The Judicial Committee on Women in the Courts based that conclusion on disappointing answers to specific questions posed to female attorneys that participated in the survey. For instance:
To the question whether female attorneys were being addressed by first names or terms of endearment by other attorneys, while male attorneys were addressed by surname or title, almost one third (32%) of female attorneys reported it occurring very often and another 37% answered that it did occur sometimes. These data demonstrate the untoward frequency of such inappropriate behavior raising justifiable concerns.
Among other corrective actions, the Committee encouraged that “[w]hen instances of improper conduct arise, including gender bias, the judge shall appropriately intervene.”
On this score, Manhattan Commercial Division Justice Masley (pictured above) is a leading example.
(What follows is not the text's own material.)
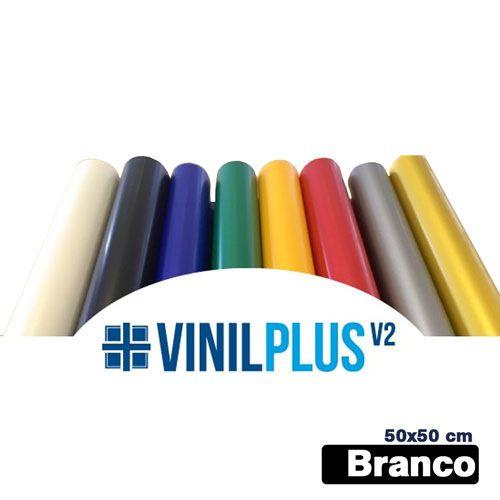 VINIL PLUS 2.0 BRANCO 50X50 CM - TXT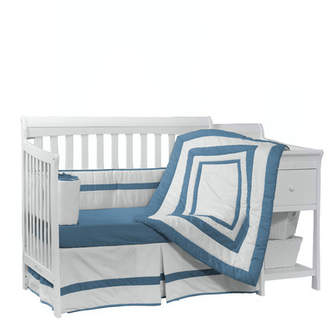 Baby Doll Bedding BabyDoll Bedding 4 Piece Crib Bedding Set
Not only do her Part Rules strongly encourage active in-court participation by women, but she recently issued a stern instruction to members of the bar to use gender neutral language wherever possible.
In Wilmington Tr., Nat. Ass’n v Elmwood NYT Owner, LLC [N.Y. Sup Ct, New York County 2021], Justice Masley granted an injunction prohibiting a court-appointed receiver from interfering with a mortgagee’s possessory right to certain property, but nonetheless held that the receiver could send the mortgagee appropriate notices under the loan documents.
But Justice Masley found that a notice previously sent by the receiver’s counsel was inappropriate because it was addressed to “Gentlemen.” The Court observed:
However, such notices shall not be addressed to “Gentlemen,” which in 2021 is unprofessional, inconsiderate, and discourteous. Gender neutral language is consistent with the CPLR, the Rules of Professional Conduct Rules and a civil society. “An attorney who demonstrates a lack of civility, good manners and common courtesy taint the image of the legal profession and, consequently, the legal system, which was created and designed to resolve differences and disputes in a civil manner.” (Laddcap Value Partners, LP v Lowenstein Sandler P.C., 18 Misc 3d 1130[A], 2007 NY Slip Op 52538[U], *7-8 [Sup Ct, NY County 2007].) Gender-neutral language is also essential to good business practices. (See Kim Elsesser, How To Use Gender-Neutral Language, And Why It’s Important To Try, Forbes [July 8, 2020]). A judge has a duty to address such conduct. (Code of Judicial Conduct 22 NYCRR 100.3[B].)
Justice Masley directed the receiver and counsel to educate themselves about gender neutral speech and its importance, citing a March 2017 pamphlet published by the New York State Judicial Committee on Women in the Courts offering recommendations for incorporating gender neutral language in legal writing and argument.
Litigators of all backgrounds know the importance of professional courtesy before the court, clients, and adversaries. Justice Masley reminds us that now is a good time to ensure that our default language in written and spoken advocacy is as inclusive as possible.